Erwerb eines Familienheims und Bewertung durchs Finanzamt

Wann liegt im Erbfall ein steuerfreier Erwerb eines Familienheims vor? Wann werden Grundstücke als wirtschaftliche Einheit bewertet? Soweit das Finanzamt hierüber einen Feststellungsbescheid erlässt, muss nach dem BFH auch dieser Bescheid angefochten werden. Ansonsten ist die Feststellung bindend und kann im Verfahren gegen den Erbschaftsteuerbescheid nicht erfolgreich angegriffen werden.

Mit Urteil vom 23.02.2021 (II R 29/19) hat der Bundesfinanzhof (BFH) entschieden, dass die Zuteilung, ob mehrere Flurstücke als wirtschaftliche Einheit zu werten sind, im Feststellungsbescheid des Belegenheitsfinanzamts zu treffen ist. Das Festsetzungsfinanzamt ist an die Entscheidung des Belegenheitsfinanzamts gebunden.

Sachlage im Streitfall

Eine Erblasserin hatte bis zu ihrem Tod in einer Eigentumswohnung in einem Zweifamilienhaus gewohnt. Nach dem Tod der Erblasserin nutzte die Klägerin die Eigentumswohnung zu eigenen Wohnzwecken.

An dieses Grundstück angrenzend lag ein weiteres Flurstück, das ebenfalls im Eigentum der Erblasserin stand. Das Belegenheitsfinanzamt bewertete diese Grundstücke jeweils in getrennten Feststellungsbescheiden.

Das Finanzamt gewährte eine Steuerbefreiung gem. § 13 Abs. 1 Nr. 4c ErbStG jedoch nur für das bebaute Grundstück und setzte die Erbschaftsteuer u.a. auch für das unbebaute Grundstück fest.

In ihrem Einspruch machte die Klägerin geltend, dass das unbebaute Grundstück von der Steuerbefreiung gem. § 13 Abs. 1 Nr. 4c ErbStG umfasst sei. Jedoch hatte der Einspruch ebenso wie die vor dem Finanzgericht eingelegte Klage keinen Erfolg. Die Revision der Klägerin wies der BFH ebenfalls als unbegründet zurück.

Grundstück als Familienheim

Nach § 13 Abs. 1 Nr. 4c ErbStG ist der Erwerb eines bebauten Grundstücks von Todes wegen i.S.d. § 181 Abs. 1 Nr. 1 bis Nr. 5 BewG durch Kinder, soweit der Erblasser darin bis zum Erbfall eine Wohnung zu eigenen Wohnzwecken genutzt hat oder aus zwingenden Gründen an einer Selbstnutzung zu eigenen Wohnzwecken gehindert war, steuerfrei, wenn die Wohnung vom Erben unverzüglich zu eigenen Wohnzwecken genutzt wird und die Wohnfläche der Wohnung 200 qm nicht übersteigt.

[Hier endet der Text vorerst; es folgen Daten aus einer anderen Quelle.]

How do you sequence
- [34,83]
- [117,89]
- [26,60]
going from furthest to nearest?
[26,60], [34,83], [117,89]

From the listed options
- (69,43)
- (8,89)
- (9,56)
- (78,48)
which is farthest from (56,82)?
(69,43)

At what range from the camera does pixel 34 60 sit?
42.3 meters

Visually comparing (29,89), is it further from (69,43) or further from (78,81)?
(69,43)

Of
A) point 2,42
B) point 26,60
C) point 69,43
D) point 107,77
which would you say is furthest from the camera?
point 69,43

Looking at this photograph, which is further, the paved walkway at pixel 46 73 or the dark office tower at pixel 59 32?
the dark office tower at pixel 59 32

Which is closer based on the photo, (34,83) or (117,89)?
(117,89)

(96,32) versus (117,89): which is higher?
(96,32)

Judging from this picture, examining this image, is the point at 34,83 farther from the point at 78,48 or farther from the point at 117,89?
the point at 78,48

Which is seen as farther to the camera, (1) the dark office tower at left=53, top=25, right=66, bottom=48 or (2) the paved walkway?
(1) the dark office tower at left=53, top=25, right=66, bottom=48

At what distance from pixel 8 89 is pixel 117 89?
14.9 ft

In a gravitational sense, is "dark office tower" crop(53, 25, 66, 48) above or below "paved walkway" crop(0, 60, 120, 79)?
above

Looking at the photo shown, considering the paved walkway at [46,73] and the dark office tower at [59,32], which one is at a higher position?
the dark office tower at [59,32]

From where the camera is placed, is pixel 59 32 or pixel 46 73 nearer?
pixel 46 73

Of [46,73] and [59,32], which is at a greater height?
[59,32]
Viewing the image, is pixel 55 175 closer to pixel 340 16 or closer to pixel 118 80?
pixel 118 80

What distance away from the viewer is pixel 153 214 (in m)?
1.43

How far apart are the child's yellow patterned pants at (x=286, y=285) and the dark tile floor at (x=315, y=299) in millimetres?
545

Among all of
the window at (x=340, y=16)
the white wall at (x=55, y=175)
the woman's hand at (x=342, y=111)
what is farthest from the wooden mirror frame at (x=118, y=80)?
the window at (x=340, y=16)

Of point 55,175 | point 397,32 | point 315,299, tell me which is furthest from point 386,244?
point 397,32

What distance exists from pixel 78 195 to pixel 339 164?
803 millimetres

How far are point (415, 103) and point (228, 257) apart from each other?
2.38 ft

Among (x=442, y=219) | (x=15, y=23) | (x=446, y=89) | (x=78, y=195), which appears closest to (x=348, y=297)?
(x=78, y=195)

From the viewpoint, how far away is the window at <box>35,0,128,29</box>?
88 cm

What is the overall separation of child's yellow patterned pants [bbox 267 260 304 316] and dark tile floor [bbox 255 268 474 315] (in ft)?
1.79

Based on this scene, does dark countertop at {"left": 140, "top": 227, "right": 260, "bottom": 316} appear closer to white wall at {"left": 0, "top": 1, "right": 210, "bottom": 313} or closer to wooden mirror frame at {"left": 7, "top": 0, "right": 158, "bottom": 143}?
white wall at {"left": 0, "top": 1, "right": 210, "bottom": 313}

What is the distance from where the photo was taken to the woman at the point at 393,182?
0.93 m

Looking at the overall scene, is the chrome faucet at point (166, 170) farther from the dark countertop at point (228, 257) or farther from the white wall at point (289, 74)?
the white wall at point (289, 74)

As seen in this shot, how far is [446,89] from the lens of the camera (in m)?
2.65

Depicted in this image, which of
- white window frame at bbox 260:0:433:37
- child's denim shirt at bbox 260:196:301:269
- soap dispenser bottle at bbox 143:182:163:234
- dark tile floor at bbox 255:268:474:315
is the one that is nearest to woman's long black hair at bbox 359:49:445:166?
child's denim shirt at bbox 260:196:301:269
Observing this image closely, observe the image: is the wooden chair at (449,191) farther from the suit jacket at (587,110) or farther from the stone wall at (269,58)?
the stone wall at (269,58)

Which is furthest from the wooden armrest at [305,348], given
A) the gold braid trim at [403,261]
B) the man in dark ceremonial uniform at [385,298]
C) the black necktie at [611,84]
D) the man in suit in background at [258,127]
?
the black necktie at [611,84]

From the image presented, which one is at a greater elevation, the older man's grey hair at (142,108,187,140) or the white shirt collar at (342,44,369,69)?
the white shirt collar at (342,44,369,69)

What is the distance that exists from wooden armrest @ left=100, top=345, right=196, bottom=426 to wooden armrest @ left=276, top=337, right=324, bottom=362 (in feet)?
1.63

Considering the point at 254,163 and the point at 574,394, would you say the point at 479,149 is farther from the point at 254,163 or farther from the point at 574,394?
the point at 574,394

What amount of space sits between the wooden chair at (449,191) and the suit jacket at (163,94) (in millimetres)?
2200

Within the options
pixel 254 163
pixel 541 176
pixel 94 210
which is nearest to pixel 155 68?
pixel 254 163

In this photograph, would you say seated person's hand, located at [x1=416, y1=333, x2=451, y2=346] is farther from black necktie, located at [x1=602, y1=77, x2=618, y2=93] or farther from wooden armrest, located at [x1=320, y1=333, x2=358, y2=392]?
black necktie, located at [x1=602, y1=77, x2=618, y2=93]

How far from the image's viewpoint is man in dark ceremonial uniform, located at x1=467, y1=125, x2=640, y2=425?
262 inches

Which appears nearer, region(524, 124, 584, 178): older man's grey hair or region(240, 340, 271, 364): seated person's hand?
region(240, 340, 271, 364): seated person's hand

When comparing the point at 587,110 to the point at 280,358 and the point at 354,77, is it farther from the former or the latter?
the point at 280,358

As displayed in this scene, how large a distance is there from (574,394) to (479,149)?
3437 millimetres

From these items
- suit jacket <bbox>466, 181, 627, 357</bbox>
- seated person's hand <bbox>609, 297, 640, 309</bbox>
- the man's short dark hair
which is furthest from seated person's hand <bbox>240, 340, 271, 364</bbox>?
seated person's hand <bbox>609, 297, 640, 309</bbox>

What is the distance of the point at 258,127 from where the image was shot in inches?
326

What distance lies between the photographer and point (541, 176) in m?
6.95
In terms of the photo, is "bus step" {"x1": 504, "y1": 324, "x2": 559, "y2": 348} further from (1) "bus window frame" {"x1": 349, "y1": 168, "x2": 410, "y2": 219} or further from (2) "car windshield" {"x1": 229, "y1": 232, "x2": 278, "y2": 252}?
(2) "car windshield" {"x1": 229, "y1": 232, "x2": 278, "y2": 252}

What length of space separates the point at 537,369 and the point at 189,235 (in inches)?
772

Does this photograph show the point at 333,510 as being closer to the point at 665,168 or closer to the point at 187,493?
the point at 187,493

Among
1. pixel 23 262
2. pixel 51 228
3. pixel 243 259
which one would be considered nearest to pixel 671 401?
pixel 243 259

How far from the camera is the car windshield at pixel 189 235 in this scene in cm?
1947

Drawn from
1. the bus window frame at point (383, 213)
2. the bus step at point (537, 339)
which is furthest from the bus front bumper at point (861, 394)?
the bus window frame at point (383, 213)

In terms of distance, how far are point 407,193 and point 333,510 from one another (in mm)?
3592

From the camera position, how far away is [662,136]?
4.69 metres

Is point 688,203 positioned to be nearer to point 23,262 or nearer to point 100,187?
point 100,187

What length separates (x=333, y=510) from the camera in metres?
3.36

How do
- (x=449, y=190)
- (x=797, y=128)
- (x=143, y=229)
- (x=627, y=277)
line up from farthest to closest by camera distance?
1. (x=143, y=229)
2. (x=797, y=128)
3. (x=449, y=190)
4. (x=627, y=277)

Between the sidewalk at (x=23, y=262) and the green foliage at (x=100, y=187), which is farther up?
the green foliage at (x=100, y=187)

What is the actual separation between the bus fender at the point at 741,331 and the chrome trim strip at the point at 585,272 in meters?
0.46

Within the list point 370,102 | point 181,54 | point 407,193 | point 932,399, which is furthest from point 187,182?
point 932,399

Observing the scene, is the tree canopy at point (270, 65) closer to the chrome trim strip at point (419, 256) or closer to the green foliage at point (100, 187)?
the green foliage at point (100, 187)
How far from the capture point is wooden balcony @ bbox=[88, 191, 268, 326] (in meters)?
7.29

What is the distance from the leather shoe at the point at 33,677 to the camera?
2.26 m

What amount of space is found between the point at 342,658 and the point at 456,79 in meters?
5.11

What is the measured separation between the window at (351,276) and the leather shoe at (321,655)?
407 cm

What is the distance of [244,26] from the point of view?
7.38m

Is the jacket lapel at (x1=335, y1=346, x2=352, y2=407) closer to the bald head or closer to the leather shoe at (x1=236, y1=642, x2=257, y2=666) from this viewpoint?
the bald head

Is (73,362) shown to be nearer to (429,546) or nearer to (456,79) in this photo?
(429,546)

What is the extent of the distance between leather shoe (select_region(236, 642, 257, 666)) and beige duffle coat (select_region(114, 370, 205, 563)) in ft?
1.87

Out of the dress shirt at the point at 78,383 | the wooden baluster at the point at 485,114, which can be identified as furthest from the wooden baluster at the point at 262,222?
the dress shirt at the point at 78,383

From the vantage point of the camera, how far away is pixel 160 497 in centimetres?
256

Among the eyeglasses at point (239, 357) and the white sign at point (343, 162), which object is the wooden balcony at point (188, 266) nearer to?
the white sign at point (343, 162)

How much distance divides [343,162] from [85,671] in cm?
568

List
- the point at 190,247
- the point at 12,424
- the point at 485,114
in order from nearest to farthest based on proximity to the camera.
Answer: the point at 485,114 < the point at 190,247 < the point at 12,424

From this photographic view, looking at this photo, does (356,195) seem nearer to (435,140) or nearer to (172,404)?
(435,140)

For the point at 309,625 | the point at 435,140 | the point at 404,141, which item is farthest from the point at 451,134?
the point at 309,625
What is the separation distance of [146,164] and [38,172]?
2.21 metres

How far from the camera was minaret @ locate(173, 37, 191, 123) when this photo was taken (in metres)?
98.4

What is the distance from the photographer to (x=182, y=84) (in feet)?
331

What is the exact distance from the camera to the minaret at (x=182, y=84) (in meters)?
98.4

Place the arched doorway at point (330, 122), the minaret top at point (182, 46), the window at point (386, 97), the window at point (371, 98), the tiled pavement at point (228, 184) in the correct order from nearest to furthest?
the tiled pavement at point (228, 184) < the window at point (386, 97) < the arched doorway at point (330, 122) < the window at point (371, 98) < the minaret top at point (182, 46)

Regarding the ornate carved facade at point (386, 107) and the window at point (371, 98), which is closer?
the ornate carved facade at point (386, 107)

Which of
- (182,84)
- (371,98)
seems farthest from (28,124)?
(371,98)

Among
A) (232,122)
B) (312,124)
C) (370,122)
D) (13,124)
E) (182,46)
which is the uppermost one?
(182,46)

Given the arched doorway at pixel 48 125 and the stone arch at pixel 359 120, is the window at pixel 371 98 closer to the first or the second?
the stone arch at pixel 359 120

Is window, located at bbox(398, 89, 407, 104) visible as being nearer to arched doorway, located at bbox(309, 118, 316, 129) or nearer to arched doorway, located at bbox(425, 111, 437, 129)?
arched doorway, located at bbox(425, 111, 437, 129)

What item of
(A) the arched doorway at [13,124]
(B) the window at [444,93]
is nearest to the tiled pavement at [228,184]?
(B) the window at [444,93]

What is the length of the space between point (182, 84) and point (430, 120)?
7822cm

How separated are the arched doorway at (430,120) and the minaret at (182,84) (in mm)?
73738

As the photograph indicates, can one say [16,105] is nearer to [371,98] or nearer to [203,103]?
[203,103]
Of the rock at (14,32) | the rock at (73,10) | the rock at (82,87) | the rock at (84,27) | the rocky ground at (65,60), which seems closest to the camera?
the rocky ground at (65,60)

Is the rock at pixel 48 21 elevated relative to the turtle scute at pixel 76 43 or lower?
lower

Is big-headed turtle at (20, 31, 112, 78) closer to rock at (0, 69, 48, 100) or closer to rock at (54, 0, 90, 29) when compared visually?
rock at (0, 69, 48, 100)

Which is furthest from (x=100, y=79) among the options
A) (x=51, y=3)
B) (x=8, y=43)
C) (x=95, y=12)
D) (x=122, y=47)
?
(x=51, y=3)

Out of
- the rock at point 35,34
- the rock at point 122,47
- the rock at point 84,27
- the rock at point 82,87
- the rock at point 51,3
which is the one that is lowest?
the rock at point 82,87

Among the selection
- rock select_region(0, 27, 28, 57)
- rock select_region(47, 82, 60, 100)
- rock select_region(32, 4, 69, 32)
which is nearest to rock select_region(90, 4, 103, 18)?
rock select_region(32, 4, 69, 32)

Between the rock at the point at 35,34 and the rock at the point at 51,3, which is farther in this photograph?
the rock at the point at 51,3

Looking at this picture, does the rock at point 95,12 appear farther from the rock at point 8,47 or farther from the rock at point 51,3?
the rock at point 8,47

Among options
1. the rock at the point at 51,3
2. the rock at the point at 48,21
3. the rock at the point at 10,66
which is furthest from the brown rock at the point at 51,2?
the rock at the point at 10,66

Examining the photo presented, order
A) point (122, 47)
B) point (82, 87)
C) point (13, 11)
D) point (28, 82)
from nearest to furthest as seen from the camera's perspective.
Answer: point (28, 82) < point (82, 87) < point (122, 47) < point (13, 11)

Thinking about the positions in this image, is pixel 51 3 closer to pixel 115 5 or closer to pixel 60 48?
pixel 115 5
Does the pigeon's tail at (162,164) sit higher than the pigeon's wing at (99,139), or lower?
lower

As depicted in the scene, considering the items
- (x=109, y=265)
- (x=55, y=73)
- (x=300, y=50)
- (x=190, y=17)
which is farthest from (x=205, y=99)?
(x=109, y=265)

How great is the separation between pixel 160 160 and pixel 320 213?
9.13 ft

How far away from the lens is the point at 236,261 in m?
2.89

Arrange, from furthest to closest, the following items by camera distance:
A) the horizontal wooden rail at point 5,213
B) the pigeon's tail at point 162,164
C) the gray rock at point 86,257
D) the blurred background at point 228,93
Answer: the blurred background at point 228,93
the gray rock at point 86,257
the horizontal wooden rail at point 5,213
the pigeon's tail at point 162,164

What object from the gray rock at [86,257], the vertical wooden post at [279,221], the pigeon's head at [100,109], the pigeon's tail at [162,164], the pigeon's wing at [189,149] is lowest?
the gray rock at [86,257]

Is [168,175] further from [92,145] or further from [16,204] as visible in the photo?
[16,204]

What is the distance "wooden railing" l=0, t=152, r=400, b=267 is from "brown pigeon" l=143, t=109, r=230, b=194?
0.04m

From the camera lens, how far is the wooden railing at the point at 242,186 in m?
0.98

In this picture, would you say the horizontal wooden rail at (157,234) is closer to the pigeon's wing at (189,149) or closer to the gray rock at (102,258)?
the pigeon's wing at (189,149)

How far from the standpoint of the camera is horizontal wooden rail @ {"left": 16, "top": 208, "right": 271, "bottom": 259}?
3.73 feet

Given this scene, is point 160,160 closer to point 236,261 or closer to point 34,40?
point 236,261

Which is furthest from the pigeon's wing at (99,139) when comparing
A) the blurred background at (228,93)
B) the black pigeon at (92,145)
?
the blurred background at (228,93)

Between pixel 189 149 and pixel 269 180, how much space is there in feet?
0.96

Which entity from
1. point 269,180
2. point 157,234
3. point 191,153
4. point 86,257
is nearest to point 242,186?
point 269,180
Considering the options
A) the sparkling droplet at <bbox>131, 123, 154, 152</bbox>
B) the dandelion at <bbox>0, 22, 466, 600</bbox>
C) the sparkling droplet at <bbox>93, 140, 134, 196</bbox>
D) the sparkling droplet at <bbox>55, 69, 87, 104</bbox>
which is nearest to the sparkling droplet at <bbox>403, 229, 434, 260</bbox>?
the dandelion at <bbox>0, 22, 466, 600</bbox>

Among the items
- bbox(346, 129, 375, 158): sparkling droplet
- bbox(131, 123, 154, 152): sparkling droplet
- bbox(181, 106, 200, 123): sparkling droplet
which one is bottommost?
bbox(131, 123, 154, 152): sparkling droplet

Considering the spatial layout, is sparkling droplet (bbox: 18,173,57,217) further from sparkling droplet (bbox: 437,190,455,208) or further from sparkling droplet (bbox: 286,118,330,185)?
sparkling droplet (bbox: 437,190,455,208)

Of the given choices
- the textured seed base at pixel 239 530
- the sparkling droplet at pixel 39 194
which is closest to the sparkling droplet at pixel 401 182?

Für die Feststellung des Grundbesitzwerts sind nach § 152 Nr. 1 BewG die Belegenheitsfinanzämter zuständig. Diese stellen nicht nur den Grundbesitzwert des jeweiligen Grundstücks fest, sondern sie treffen auch die Feststellung, ob ein Grundstück mit einem anderen eine wirtschaftliche Einheit bildet.

Da das Belegenheitsfinanzamt im Streitfall keine wirtschaftliche Einheit zwischen den Grundstücken festgestellt hatte, konnte das Festsetzungsfinanzamt auch nur für das bebaute Grundstück die Steuerbefreiung gem. § 13 Abs. 1 Nr. 4c ErbStG gewähren. An die Feststellung, dass zwei wirtschaftliche Einheiten vorliegen, war das Festsetzungsfinanzamt gem. § 351 AO gebunden.

Praxishinweis

Steuerpflichtige und Steuerberater sollten bei der Festsetzung des Bedarfswerts beachten, dass in diesem Bescheid nicht nur über den Bedarfswert von Grundstücken, sondern auch darüber entschieden wird, inwieweit einzelne Flurstücke als wirtschaftliche Einheit gelten.

Sollten Steuerbefreiungen für das Grundstück einschlägig sein, können diese auch nur für das als Familienheim festgestellte Grundstück und nicht für mehrere Grundstücke angesetzt werden. Falls möglich, sollten Steuerpflichtige bereits im Vorhinein zivilrechtlich eine Zusammenlegung von einzelnen Flurstücken erwägen, damit eine Diskussion mit dem Finanzamt vermieden werden kann.